Monday, November 06, 2017

i'd better not lose this notebook

As a kid, I was obsessed with my assignment notebook. Sure, I wrote down the homework (often after I'd completed it) but mainly liked making lists and lettering headers in fonts and styles. I fell out of using it after college, because classtime was the best time to work on it. In fact, one of the first things I did when I started this blog, was participate in Hundred Things meme.

The Hundred (or something like it)

More than a decade later, everyone has become obsessed with planners. Ri has the equivalent of four CD-cases full of pretty stamps for every possible occasion, as well as a variety of washi tape and watercolor pencils with which she colors in her stamped images. Her planner pages are called "layouts" and she has a following on Instagram.

I'm nowhere near as fancy. Work has pretty much taken over my life for the last five years, so I have kept a running list of to-dos in a notebook. Sometimes a personal task would sneak in. I fill it out during the more mind-numbing conference calls or meetings that require my attendance. Then I realized this was my assignment notebook all over again.

Juggling work meetings/deadlines, grocery shopping, birthday presents and events was getting tricky now that I was permanently braindead from birthing children. If I didn't write something down, it would simply evaporate, never to be found again. I tried several methods to wrangle reminders and tasks. I bought an old-school assignment notebook, fancy day planners (stickers! inspirational pages! birthday logs!) and even got in on the initial Passion Planner kickstarter.

None of them worked for me because I'm just not regimented. Sometimes I would religiously fill it out for a couple weeks, then just carry it around in my bag, unopened. Some days I had a LOT going on, and others, nothing. The only thing that I religiously went back to was my unending list of work tasks: Nothing beats that satisfying rush from crossing something off as completed.

I'm not sure how I stumbled upon the Bullet Journal, but it had me as soon as I saw that the book is BLANK; you don't have to make your life conform to preconstructed boxes. If you google or YouTube "bullet journal," there are hundreds of ways to set it up, and no way is "wrong." I was sold.

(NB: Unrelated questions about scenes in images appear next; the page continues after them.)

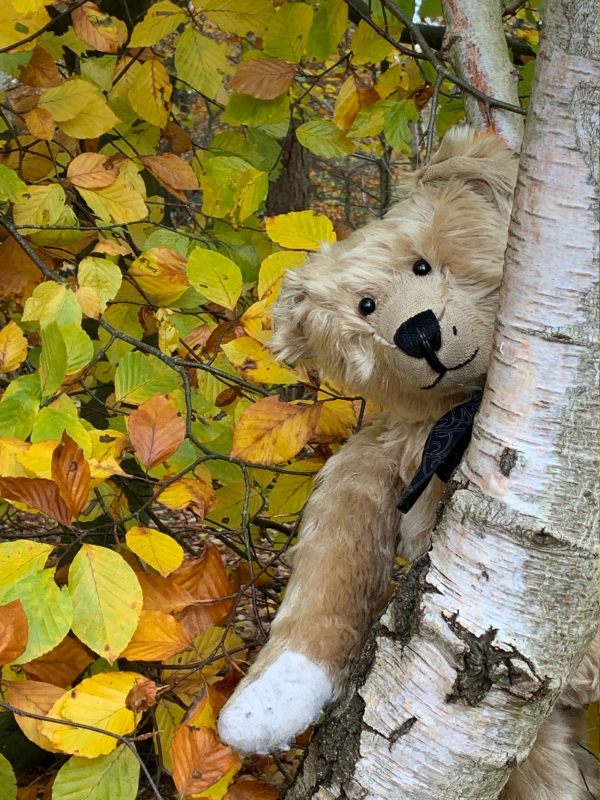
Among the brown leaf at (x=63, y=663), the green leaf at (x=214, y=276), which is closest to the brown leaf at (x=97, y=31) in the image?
the green leaf at (x=214, y=276)

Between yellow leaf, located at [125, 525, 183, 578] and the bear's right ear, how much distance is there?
324 mm

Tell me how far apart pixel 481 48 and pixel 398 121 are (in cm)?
23

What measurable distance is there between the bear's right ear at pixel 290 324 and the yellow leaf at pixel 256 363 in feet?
0.34

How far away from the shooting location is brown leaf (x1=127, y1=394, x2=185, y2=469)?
1.09m

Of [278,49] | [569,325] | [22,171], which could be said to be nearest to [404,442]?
[569,325]

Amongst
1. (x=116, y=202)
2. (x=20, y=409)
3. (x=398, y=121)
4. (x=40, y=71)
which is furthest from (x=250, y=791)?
(x=40, y=71)

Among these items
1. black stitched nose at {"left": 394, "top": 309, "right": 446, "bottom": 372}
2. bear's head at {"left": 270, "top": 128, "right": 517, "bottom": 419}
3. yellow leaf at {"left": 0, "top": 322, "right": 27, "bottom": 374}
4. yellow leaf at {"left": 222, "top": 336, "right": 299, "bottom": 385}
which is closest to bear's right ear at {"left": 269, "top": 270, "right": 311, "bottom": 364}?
bear's head at {"left": 270, "top": 128, "right": 517, "bottom": 419}

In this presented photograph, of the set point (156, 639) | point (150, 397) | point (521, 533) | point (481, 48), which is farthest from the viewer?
point (481, 48)

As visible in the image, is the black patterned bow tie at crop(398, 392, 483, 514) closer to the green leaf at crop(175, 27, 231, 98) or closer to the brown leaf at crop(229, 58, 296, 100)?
the brown leaf at crop(229, 58, 296, 100)

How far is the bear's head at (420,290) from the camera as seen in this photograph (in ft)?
3.19

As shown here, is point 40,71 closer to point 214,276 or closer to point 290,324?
point 214,276

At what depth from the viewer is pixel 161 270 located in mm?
1514

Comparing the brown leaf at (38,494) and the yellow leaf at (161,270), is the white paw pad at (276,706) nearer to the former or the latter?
the brown leaf at (38,494)

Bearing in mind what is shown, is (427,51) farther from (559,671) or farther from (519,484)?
(559,671)
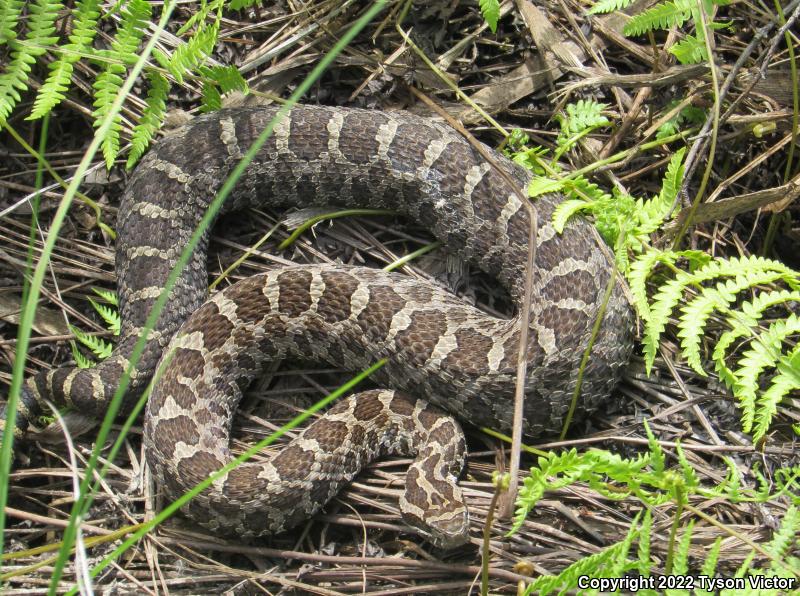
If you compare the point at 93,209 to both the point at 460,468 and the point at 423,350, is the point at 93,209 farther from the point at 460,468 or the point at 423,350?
the point at 460,468

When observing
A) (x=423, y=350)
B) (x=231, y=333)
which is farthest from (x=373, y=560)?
(x=231, y=333)

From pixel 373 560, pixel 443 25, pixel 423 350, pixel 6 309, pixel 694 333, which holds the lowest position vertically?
pixel 373 560

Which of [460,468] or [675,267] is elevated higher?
[675,267]

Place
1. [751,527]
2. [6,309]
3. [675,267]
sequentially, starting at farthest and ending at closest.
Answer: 1. [6,309]
2. [675,267]
3. [751,527]

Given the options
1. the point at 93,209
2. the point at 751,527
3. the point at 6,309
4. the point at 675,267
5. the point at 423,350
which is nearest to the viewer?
the point at 751,527

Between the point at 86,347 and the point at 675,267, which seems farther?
the point at 86,347
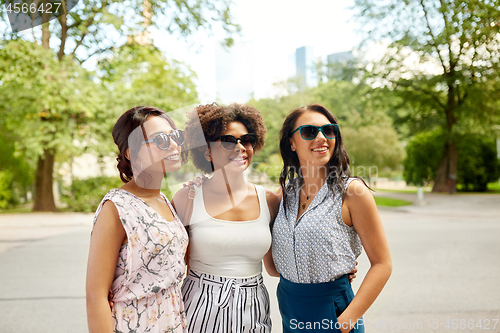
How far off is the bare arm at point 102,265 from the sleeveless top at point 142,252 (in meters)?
0.04

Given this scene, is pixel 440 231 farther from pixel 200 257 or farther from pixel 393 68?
pixel 393 68

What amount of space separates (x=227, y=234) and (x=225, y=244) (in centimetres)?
6

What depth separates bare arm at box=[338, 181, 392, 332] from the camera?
185cm

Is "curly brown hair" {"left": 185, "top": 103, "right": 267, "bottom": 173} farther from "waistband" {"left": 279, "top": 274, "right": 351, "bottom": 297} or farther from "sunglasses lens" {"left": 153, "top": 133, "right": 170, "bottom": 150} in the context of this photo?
"waistband" {"left": 279, "top": 274, "right": 351, "bottom": 297}

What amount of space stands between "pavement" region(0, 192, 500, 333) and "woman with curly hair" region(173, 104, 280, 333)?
→ 200cm

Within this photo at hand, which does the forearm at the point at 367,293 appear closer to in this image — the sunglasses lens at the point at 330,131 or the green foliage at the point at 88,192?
the sunglasses lens at the point at 330,131

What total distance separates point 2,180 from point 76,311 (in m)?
12.9

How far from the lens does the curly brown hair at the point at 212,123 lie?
2.25 m

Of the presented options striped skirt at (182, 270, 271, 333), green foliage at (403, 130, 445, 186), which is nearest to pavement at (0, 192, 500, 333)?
striped skirt at (182, 270, 271, 333)

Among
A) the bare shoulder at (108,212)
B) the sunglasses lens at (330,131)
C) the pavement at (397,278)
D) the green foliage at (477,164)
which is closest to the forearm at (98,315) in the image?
the bare shoulder at (108,212)

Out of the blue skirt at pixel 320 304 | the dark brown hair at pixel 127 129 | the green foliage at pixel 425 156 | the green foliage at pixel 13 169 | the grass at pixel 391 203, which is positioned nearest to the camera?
the dark brown hair at pixel 127 129

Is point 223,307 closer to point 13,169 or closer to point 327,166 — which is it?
point 327,166

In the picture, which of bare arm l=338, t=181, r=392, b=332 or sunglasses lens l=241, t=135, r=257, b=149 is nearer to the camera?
bare arm l=338, t=181, r=392, b=332

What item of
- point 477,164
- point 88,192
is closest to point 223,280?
point 88,192
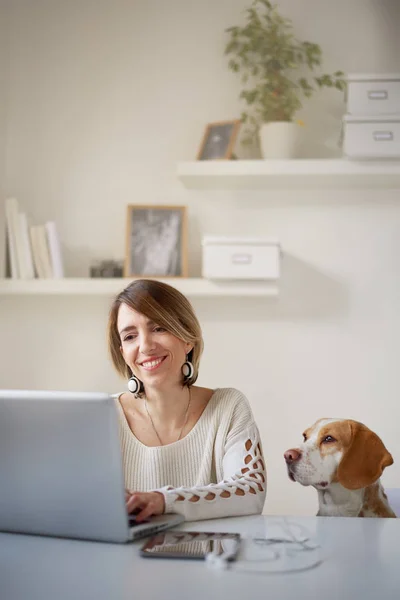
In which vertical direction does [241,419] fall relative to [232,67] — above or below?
below

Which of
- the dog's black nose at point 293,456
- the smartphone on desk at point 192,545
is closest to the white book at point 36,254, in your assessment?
the dog's black nose at point 293,456

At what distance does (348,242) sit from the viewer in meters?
3.17

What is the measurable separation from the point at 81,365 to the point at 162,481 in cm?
153

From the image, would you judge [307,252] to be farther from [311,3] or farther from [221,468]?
[221,468]

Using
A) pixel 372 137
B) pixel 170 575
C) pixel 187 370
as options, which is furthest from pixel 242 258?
pixel 170 575

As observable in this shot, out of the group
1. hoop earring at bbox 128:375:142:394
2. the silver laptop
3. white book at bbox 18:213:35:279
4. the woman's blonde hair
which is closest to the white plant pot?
white book at bbox 18:213:35:279

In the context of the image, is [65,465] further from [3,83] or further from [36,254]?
[3,83]

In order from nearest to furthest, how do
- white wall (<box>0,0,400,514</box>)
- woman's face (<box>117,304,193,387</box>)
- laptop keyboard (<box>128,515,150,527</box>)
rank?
laptop keyboard (<box>128,515,150,527</box>)
woman's face (<box>117,304,193,387</box>)
white wall (<box>0,0,400,514</box>)

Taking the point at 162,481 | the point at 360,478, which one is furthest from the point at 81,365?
the point at 360,478

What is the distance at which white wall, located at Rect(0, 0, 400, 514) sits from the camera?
123 inches

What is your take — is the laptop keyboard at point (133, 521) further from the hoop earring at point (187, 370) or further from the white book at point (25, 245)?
the white book at point (25, 245)

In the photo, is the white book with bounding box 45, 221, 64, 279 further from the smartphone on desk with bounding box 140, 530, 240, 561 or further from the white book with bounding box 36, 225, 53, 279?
the smartphone on desk with bounding box 140, 530, 240, 561

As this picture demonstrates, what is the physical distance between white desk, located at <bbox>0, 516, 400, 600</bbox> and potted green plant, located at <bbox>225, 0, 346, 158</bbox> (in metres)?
2.04

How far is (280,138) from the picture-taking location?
9.92 feet
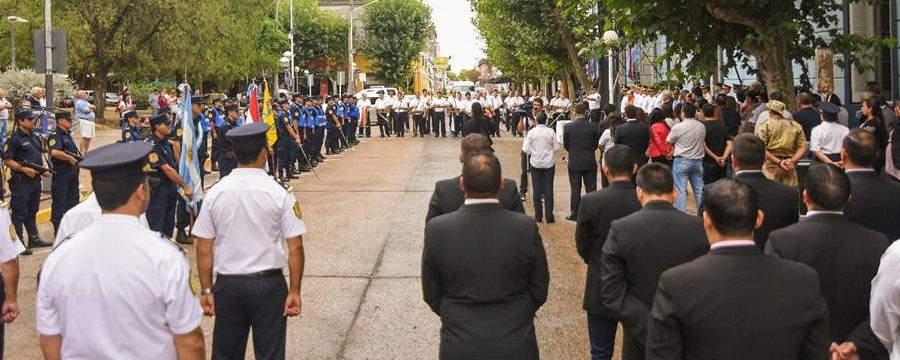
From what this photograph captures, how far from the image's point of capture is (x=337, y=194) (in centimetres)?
1789

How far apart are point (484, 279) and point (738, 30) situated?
1024cm

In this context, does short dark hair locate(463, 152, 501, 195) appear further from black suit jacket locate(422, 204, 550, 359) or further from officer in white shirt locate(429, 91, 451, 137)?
officer in white shirt locate(429, 91, 451, 137)

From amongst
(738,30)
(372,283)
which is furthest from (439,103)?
(372,283)

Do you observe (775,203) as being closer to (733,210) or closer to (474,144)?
(474,144)

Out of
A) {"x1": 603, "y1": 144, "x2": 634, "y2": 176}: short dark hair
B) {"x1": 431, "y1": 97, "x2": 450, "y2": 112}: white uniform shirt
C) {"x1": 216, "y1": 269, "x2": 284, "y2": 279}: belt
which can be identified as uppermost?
{"x1": 431, "y1": 97, "x2": 450, "y2": 112}: white uniform shirt

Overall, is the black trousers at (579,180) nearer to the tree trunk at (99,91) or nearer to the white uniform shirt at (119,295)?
the white uniform shirt at (119,295)

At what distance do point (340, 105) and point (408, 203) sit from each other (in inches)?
506

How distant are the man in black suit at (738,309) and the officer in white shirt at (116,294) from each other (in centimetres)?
181

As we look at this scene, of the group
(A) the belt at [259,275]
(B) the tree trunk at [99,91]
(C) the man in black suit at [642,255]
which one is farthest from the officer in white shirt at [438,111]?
(C) the man in black suit at [642,255]

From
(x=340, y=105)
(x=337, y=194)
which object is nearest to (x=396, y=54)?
(x=340, y=105)

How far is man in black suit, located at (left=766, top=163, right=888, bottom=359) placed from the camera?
4664mm

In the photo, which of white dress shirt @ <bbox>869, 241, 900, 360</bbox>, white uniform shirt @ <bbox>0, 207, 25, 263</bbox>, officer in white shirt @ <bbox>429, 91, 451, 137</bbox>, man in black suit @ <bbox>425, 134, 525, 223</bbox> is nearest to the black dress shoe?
white uniform shirt @ <bbox>0, 207, 25, 263</bbox>

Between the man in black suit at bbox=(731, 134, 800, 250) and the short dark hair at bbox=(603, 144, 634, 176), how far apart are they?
729 millimetres

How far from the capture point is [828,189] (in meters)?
4.83
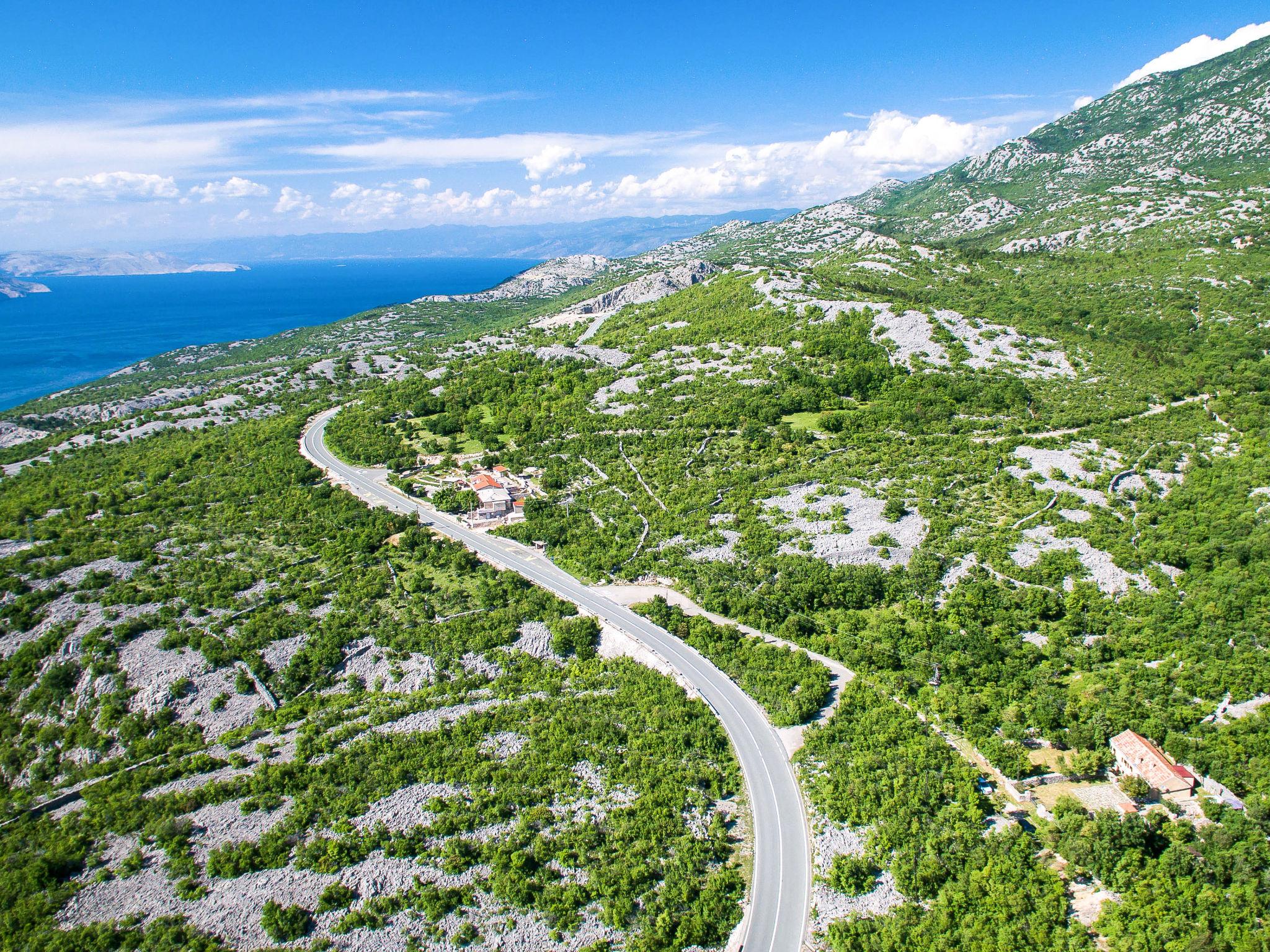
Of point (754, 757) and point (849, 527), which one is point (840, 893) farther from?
point (849, 527)

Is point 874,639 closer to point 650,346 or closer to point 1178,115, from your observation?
point 650,346

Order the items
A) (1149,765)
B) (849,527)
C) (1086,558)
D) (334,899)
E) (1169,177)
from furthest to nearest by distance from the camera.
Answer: (1169,177) → (849,527) → (1086,558) → (1149,765) → (334,899)

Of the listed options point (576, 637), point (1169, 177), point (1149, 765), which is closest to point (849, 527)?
point (576, 637)

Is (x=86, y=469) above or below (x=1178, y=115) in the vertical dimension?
below

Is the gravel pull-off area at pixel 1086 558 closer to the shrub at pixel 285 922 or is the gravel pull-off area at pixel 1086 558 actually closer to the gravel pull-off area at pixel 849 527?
the gravel pull-off area at pixel 849 527

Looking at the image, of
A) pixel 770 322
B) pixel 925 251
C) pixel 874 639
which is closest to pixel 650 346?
pixel 770 322
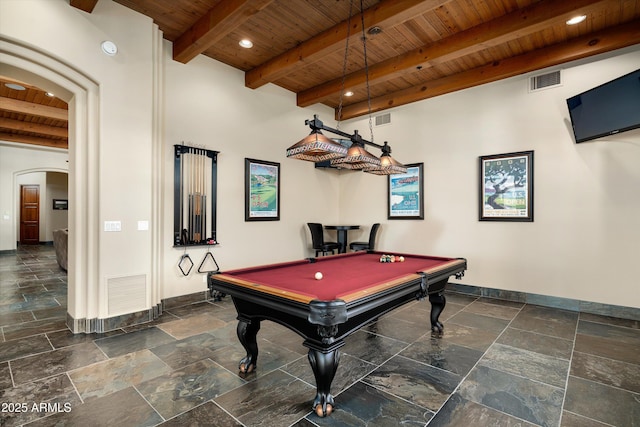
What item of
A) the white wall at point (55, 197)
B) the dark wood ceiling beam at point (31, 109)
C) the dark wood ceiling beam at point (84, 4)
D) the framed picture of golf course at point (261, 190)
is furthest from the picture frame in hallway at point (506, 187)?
the white wall at point (55, 197)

Each person needs to do what works for her, but here is how I have mine set up: bare bones. No decorations, all business. I have a monthly page with a line for each day/date. I write events there or big deadlines. On the page next to that (the two comprise a "spread") is a list of monthly goals, split between personal and work. The following pages are a running list of to dos with the date at the top. I don't bother moving tasks to the next day--unless it's been a long time--because I just keep working on them until they're done. Some days go on for pages, and some days are skipped entirely. In between are all kinds of random things, like a page with book/tv/podcast recommendations from friends, gift ideas  for holidays coming up, meeting notes.

The genius about this is that everything is all in one place. I haven't bothered indexing anything because I tend to take notes with drawings and symbols and groupings of notes, which creates a visual that I remember. If I recopy those notes later, I mysteriously cannot find them.

Jon has made it his mission to find a digital platform for me to accomplish all this. Nothing has worked. Not even the special pen/paper you can download and microwave clean (I don't like the feel of the paper and the pen is too "slidey"). I can't do drawings/arrows/circles or doodle on my phone/tablet, so that doesn't work for me, either. I think I just like things the old way. Hell, I'd still have a flip phone if it weren't for my husband pulling me into this century.

It's been time to move to a new notebook for a few months now. I've been putting off starting the new bullet journal for almost all of my maternity leave, because it means I will soon have to jump back into the circus of the workplace. I'm thankful to have a job to go back to, but I'm dreading the petty office politics. I prefer my drama in the form of a tiny dictator bellowing for milk at 3 in the morning.